Task instructions:
Carry on the Record Store Day releases article from the point where it stops, starting with the entry under its last heading.

Page excerpt:
-*-

Six Most Exciting Record Store Day Releases
It's April and the smell of vinyl is in the air. Record Store Day is this weekend, that annual celebration of those places where the things you illegally download live. This equates to a wealth of exclusive releases and reissues, some of which are made in such small quantities they are practically only available for one day. The entire list is available on the official Record Store Day website. Here is the list of the six most exciting Record Store Day releases of 2012. Feel free to note which records you're excited about below, but please include a digital download with your comment so we'll actually listen to it.
6. Genesis - Spot The PIgeon EP
Spot The Pigeon is a lost entry in the Genesis catalog, three extras from Wind & Wuthering, one of the records in the confused period between Peter Gabriel's departure and the time when Phil Collins owned his spot as the band's frontman. The Record Store Day edition is the most official release of Spot The Pigeon since its original run in 1977. While it's far from the band's best work, the Close To The Edge era Yes vibe of the second half of "Inside And Out" is more than enough reason for this album to continue to exist.
5. St. Vincent - "Krokodil"

-*-

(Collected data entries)
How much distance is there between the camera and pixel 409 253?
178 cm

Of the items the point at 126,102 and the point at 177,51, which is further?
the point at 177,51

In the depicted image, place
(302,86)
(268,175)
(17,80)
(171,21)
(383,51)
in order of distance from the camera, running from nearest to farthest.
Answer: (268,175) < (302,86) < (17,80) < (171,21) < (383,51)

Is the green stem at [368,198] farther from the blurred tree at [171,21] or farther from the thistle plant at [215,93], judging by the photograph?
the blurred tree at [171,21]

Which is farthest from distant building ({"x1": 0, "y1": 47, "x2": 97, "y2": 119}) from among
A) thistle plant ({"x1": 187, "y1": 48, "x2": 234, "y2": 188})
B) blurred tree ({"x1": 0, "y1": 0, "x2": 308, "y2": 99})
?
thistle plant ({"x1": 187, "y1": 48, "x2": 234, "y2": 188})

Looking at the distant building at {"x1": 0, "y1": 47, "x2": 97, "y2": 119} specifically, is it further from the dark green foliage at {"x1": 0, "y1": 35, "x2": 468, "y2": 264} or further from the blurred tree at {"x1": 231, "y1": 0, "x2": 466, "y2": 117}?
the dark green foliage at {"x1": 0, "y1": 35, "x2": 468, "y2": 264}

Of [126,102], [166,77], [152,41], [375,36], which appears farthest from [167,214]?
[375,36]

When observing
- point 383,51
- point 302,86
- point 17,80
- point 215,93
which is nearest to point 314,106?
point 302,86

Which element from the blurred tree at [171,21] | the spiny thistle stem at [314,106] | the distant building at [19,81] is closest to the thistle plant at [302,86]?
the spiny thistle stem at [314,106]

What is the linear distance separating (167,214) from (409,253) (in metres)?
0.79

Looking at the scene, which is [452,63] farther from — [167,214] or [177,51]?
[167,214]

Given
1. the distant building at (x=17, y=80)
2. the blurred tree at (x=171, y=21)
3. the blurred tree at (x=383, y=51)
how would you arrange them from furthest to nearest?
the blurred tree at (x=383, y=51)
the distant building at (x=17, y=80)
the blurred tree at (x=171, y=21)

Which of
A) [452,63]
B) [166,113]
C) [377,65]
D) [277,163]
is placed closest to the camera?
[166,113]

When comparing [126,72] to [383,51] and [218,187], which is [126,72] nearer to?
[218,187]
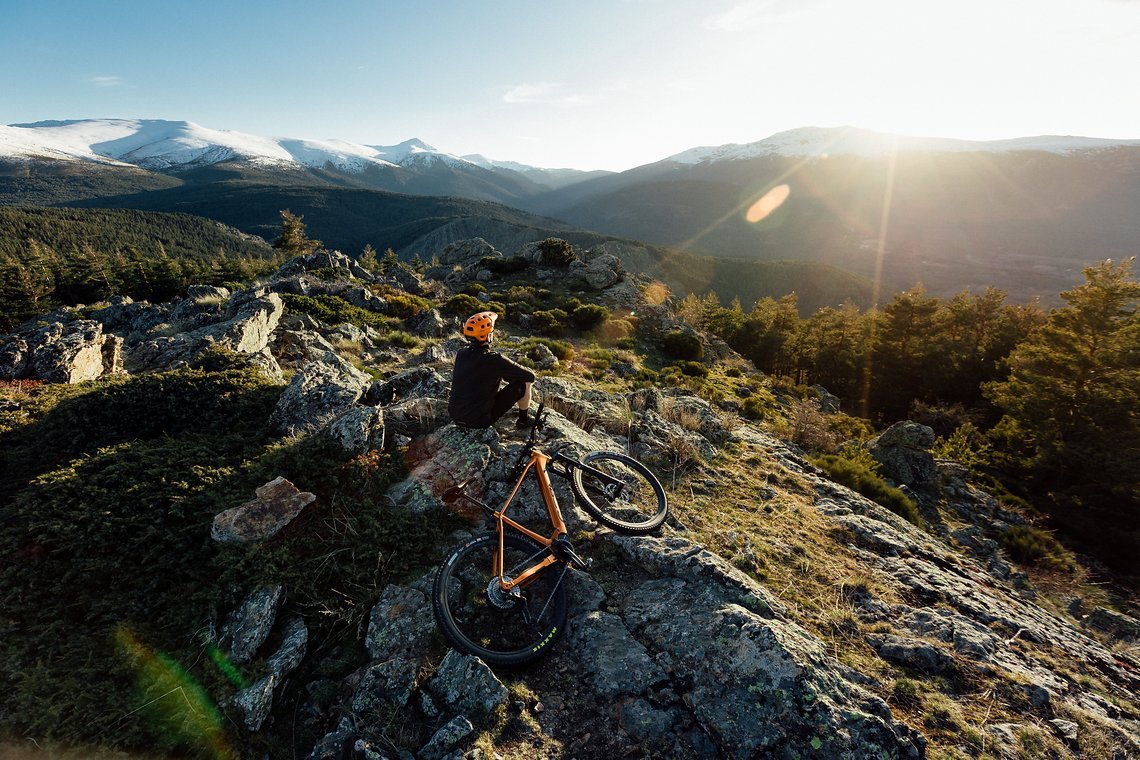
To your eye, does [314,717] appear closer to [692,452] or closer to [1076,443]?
[692,452]

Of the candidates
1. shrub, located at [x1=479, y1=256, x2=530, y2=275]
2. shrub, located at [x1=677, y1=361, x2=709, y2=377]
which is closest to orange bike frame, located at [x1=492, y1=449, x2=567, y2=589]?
shrub, located at [x1=677, y1=361, x2=709, y2=377]

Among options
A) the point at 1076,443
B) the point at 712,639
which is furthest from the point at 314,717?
the point at 1076,443

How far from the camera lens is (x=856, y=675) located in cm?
452

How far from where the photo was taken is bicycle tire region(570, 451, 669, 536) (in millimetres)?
6098

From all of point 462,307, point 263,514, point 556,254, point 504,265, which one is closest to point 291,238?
point 504,265

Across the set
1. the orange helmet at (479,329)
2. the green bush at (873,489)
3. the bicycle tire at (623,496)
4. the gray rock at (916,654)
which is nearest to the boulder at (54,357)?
the orange helmet at (479,329)

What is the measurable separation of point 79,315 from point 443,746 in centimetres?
2826

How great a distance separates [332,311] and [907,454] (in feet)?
76.7

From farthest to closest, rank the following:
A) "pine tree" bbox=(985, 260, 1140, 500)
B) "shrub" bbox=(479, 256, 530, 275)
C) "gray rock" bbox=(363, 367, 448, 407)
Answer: "shrub" bbox=(479, 256, 530, 275) < "pine tree" bbox=(985, 260, 1140, 500) < "gray rock" bbox=(363, 367, 448, 407)

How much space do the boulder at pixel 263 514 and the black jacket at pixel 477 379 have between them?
2.33m

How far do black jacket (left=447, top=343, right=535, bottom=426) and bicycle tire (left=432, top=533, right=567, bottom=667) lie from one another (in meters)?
1.81

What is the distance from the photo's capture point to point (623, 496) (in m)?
6.80

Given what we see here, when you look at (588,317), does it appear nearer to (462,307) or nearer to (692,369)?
(692,369)

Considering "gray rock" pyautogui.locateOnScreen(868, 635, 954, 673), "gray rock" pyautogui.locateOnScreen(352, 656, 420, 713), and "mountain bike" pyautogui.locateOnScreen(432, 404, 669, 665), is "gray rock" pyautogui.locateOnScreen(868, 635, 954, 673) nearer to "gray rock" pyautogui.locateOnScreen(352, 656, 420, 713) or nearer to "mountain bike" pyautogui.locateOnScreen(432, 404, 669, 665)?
"mountain bike" pyautogui.locateOnScreen(432, 404, 669, 665)
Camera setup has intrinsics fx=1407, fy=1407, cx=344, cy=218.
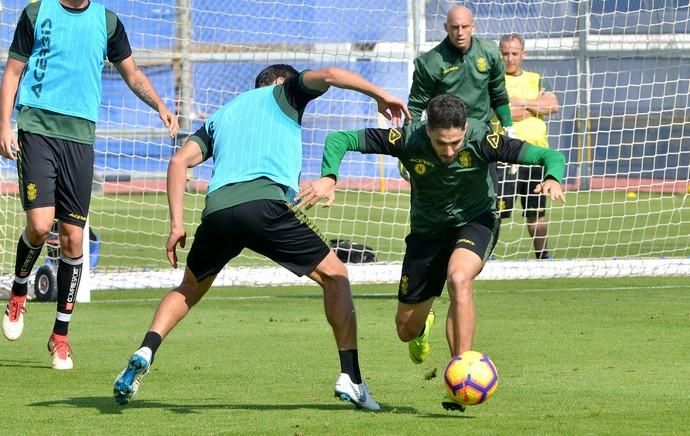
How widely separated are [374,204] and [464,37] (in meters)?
9.18

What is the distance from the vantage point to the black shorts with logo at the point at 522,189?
561 inches

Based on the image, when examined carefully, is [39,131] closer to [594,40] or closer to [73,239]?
[73,239]

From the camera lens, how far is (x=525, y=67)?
664 inches

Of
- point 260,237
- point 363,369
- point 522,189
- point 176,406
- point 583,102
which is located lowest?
point 363,369

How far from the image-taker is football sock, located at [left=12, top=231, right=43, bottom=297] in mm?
8554

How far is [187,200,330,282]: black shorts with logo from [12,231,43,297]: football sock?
6.32 ft

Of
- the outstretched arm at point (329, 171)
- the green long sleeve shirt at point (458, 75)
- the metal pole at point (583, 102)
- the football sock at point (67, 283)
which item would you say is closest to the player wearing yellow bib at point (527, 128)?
the metal pole at point (583, 102)

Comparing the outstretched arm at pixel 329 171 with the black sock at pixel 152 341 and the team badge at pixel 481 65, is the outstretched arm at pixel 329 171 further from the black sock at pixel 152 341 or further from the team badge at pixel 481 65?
the team badge at pixel 481 65

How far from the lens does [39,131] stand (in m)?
8.15

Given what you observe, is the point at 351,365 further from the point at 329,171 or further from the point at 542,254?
the point at 542,254

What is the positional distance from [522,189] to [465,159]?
7614 millimetres

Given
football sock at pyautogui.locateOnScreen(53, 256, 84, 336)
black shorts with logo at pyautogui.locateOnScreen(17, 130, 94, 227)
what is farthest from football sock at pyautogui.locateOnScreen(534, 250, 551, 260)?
black shorts with logo at pyautogui.locateOnScreen(17, 130, 94, 227)

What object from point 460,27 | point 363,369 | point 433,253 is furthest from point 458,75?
point 363,369

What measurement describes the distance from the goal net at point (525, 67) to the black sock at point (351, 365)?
8.16 m
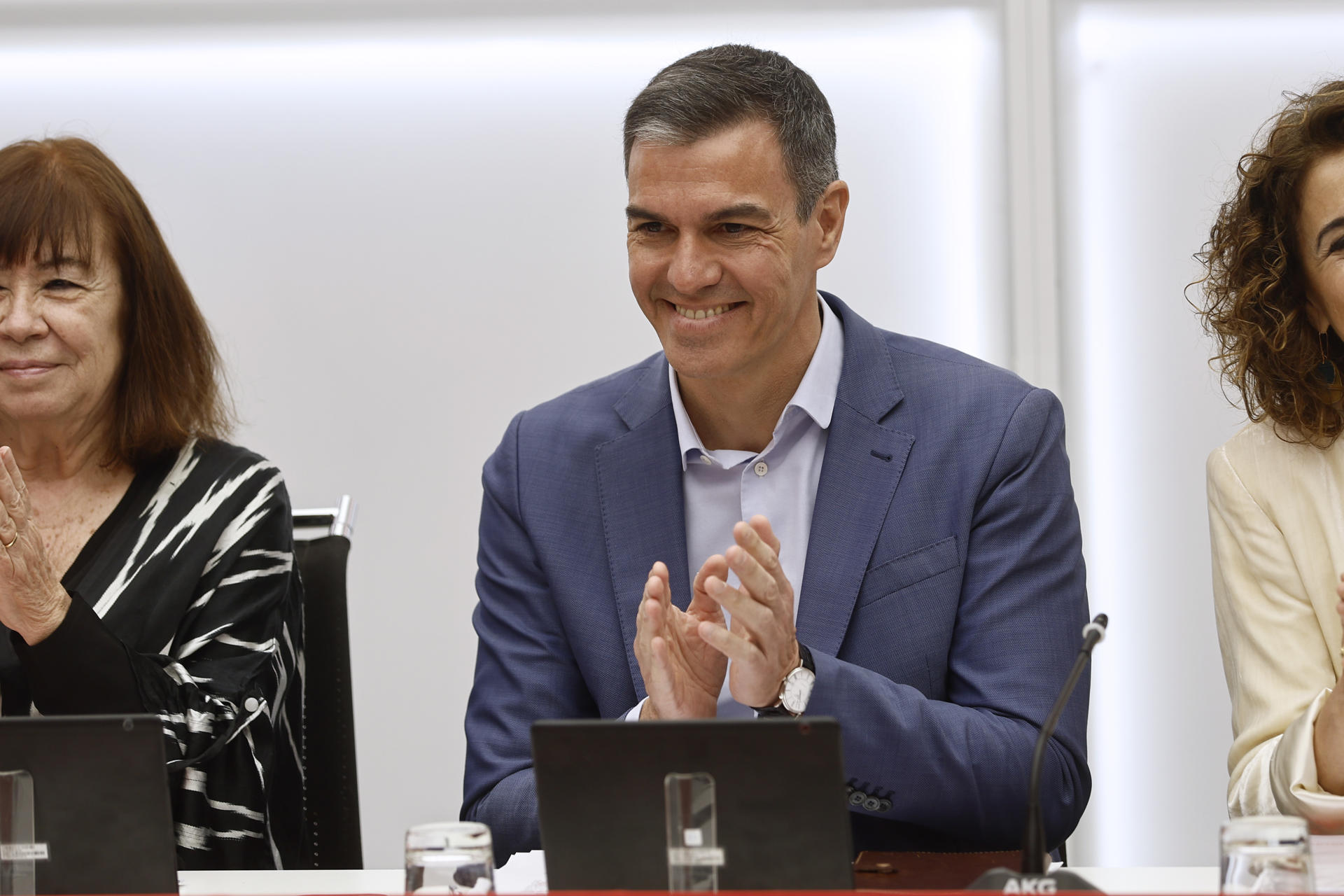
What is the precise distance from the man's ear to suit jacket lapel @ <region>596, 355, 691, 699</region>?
30cm

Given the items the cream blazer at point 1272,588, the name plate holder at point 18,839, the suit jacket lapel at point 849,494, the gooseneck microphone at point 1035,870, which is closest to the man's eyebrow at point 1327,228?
the cream blazer at point 1272,588

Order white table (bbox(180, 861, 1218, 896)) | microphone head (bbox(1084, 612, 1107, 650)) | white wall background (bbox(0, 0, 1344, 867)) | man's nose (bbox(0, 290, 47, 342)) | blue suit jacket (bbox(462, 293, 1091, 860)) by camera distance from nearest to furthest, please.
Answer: microphone head (bbox(1084, 612, 1107, 650)) → white table (bbox(180, 861, 1218, 896)) → blue suit jacket (bbox(462, 293, 1091, 860)) → man's nose (bbox(0, 290, 47, 342)) → white wall background (bbox(0, 0, 1344, 867))

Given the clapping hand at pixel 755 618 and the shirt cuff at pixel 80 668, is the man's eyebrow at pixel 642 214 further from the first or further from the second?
the shirt cuff at pixel 80 668

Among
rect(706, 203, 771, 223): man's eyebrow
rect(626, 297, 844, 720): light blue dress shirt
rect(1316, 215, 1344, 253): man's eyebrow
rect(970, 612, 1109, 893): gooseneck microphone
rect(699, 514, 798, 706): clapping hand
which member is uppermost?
rect(706, 203, 771, 223): man's eyebrow

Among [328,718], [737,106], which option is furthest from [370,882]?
[737,106]

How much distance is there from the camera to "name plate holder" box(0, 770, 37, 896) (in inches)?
51.4

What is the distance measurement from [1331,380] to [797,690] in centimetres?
94

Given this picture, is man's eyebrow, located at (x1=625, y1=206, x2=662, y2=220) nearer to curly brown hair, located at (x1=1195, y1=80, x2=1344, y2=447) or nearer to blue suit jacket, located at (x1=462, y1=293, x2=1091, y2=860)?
blue suit jacket, located at (x1=462, y1=293, x2=1091, y2=860)

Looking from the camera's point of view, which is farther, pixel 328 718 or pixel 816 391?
pixel 328 718

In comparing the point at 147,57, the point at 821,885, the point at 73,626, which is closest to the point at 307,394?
the point at 147,57

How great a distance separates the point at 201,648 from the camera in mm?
2125

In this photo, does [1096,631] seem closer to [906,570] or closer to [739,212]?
[906,570]

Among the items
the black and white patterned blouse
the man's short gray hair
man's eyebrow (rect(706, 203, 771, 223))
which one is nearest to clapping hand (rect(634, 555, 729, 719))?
man's eyebrow (rect(706, 203, 771, 223))

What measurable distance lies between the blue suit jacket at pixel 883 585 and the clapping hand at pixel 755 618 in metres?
0.13
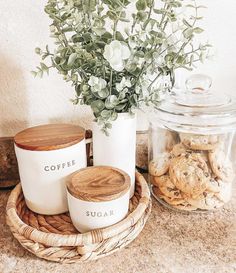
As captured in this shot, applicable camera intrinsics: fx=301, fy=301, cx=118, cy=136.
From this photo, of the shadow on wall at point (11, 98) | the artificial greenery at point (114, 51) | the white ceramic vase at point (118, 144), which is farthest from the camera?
the shadow on wall at point (11, 98)

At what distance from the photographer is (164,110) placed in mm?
579

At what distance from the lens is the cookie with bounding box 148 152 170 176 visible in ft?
2.03

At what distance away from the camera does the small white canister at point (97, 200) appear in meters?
0.47

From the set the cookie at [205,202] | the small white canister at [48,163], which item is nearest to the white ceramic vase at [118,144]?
the small white canister at [48,163]

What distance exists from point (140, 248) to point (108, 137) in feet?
0.65

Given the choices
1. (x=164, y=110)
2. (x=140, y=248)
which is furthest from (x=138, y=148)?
(x=140, y=248)

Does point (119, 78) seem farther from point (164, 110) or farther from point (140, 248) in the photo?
point (140, 248)

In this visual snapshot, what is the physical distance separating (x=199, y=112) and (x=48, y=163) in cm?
29

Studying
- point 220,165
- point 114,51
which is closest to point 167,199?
point 220,165

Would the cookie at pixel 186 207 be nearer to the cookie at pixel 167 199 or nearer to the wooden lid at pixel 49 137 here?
the cookie at pixel 167 199

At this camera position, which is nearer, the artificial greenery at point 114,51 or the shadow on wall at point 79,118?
the artificial greenery at point 114,51

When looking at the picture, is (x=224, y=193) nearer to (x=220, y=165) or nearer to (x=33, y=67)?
(x=220, y=165)

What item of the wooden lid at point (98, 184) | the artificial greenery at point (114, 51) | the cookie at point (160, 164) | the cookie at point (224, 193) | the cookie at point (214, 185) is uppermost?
the artificial greenery at point (114, 51)

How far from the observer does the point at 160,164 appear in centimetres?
63
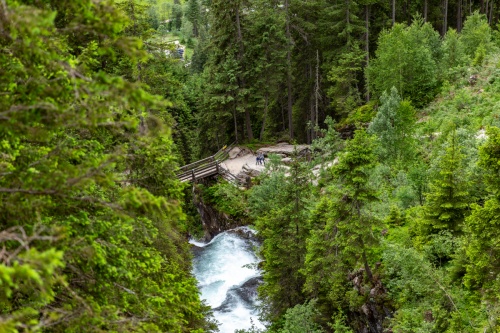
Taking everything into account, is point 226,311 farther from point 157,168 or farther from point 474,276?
point 474,276

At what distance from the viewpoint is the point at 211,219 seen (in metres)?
31.1

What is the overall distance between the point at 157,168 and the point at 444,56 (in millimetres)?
28831

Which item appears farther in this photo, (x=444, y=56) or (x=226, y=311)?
(x=444, y=56)

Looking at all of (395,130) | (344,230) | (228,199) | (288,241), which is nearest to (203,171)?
(228,199)

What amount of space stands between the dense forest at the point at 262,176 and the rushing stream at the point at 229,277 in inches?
74.0

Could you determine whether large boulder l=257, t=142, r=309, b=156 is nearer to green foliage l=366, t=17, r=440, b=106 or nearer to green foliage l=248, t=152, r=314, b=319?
green foliage l=366, t=17, r=440, b=106

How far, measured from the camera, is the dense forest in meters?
5.48

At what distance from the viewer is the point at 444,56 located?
3325 cm

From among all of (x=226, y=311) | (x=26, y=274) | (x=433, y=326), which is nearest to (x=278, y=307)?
(x=226, y=311)

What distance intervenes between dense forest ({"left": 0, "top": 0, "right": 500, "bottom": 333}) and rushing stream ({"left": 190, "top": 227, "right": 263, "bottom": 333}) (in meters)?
1.88

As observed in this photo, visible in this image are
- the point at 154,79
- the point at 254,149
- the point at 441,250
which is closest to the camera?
the point at 441,250

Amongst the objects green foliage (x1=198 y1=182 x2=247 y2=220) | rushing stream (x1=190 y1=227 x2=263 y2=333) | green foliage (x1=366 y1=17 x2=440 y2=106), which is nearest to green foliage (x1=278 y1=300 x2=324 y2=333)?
rushing stream (x1=190 y1=227 x2=263 y2=333)

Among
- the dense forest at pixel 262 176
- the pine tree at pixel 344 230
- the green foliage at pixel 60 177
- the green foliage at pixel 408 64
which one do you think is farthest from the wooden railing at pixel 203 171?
the green foliage at pixel 60 177

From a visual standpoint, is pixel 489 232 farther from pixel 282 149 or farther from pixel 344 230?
pixel 282 149
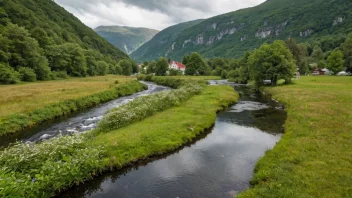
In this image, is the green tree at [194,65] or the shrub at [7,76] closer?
the shrub at [7,76]

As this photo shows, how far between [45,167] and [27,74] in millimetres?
67172

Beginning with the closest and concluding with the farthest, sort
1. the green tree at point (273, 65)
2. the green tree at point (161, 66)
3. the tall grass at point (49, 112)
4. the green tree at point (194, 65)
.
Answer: the tall grass at point (49, 112) < the green tree at point (273, 65) < the green tree at point (161, 66) < the green tree at point (194, 65)

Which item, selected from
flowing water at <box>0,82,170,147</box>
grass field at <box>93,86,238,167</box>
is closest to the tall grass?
flowing water at <box>0,82,170,147</box>

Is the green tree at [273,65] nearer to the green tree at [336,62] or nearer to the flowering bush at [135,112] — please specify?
the flowering bush at [135,112]

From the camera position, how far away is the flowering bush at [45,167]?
1152 centimetres

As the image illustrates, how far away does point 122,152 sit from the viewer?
727 inches

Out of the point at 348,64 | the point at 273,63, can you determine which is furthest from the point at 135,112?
the point at 348,64

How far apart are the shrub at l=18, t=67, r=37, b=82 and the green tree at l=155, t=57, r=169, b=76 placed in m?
74.0

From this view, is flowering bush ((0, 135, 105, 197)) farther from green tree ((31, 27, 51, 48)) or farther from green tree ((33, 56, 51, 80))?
green tree ((31, 27, 51, 48))

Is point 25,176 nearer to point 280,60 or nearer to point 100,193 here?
point 100,193

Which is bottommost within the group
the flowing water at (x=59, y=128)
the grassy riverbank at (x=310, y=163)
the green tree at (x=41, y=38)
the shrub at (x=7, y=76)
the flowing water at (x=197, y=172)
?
the flowing water at (x=197, y=172)

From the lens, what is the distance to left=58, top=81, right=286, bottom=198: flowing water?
1404 cm

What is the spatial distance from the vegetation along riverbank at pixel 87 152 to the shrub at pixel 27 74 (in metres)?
57.4

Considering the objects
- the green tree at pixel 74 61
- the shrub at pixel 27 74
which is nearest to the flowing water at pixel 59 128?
the shrub at pixel 27 74
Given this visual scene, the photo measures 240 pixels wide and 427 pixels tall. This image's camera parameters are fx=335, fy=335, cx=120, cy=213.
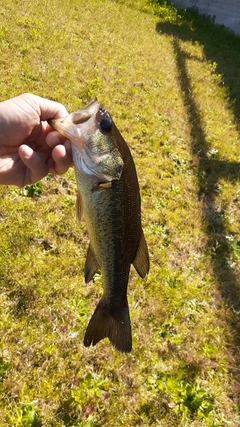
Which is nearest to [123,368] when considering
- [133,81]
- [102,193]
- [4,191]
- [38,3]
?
[102,193]

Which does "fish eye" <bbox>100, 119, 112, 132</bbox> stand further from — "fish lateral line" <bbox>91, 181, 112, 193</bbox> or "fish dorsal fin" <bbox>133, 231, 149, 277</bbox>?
"fish dorsal fin" <bbox>133, 231, 149, 277</bbox>

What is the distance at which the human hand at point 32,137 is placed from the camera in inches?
90.0

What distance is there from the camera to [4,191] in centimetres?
405

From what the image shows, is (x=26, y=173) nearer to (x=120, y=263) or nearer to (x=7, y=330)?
(x=120, y=263)

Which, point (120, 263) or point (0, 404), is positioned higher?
point (120, 263)

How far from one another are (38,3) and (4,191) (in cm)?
721

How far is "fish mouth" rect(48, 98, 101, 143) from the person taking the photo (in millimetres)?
1945

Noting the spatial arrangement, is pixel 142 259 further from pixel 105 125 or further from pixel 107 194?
pixel 105 125

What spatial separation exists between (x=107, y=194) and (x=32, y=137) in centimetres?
102

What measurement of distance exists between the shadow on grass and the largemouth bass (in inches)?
98.5

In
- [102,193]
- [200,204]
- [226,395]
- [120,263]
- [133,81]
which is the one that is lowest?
[226,395]

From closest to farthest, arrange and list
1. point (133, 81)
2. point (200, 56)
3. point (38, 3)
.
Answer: point (133, 81) < point (38, 3) < point (200, 56)

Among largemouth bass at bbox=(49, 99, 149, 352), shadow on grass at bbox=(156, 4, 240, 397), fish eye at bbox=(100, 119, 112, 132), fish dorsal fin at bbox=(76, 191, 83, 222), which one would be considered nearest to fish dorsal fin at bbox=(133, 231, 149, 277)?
largemouth bass at bbox=(49, 99, 149, 352)

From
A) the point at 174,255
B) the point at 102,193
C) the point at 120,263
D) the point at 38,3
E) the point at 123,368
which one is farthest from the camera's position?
the point at 38,3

-*-

Result of this exercise:
"Krokodil" is exciting for exactly two reasons. It's the first song Annie Clark is releasing since her fabulous Strange Mercy record, and it's more of a rocker than anything on said album. The only complaint that can be taken seriously about Mercy is that Clark didn't show off her avant-garde shredding chops enough. It appears that "Krokodil" might remedy that situation.
4. Tortoise - "Lonesome Sound/Mosquito"
This double 7" is a reissue of the very first recordings by the Chicago post-rock pioneers. Like many RSD releases, this is aimed more at the collector and completist than the casual listener. "Lonesome Sound" is a cover of a tune by Freakwater and features prominent vocals, which melt into Slint-ish spoken word on b-side "Reservoir" and disappear completely by "Mosquito." By the time the second seven inch is flipped, you're hearing a song that would appear on Tortoise's first full length record. Nobody should dive into these 7" expecting to hear Tortoise's best work, but these four sides show the most drastic evolution in the band's career.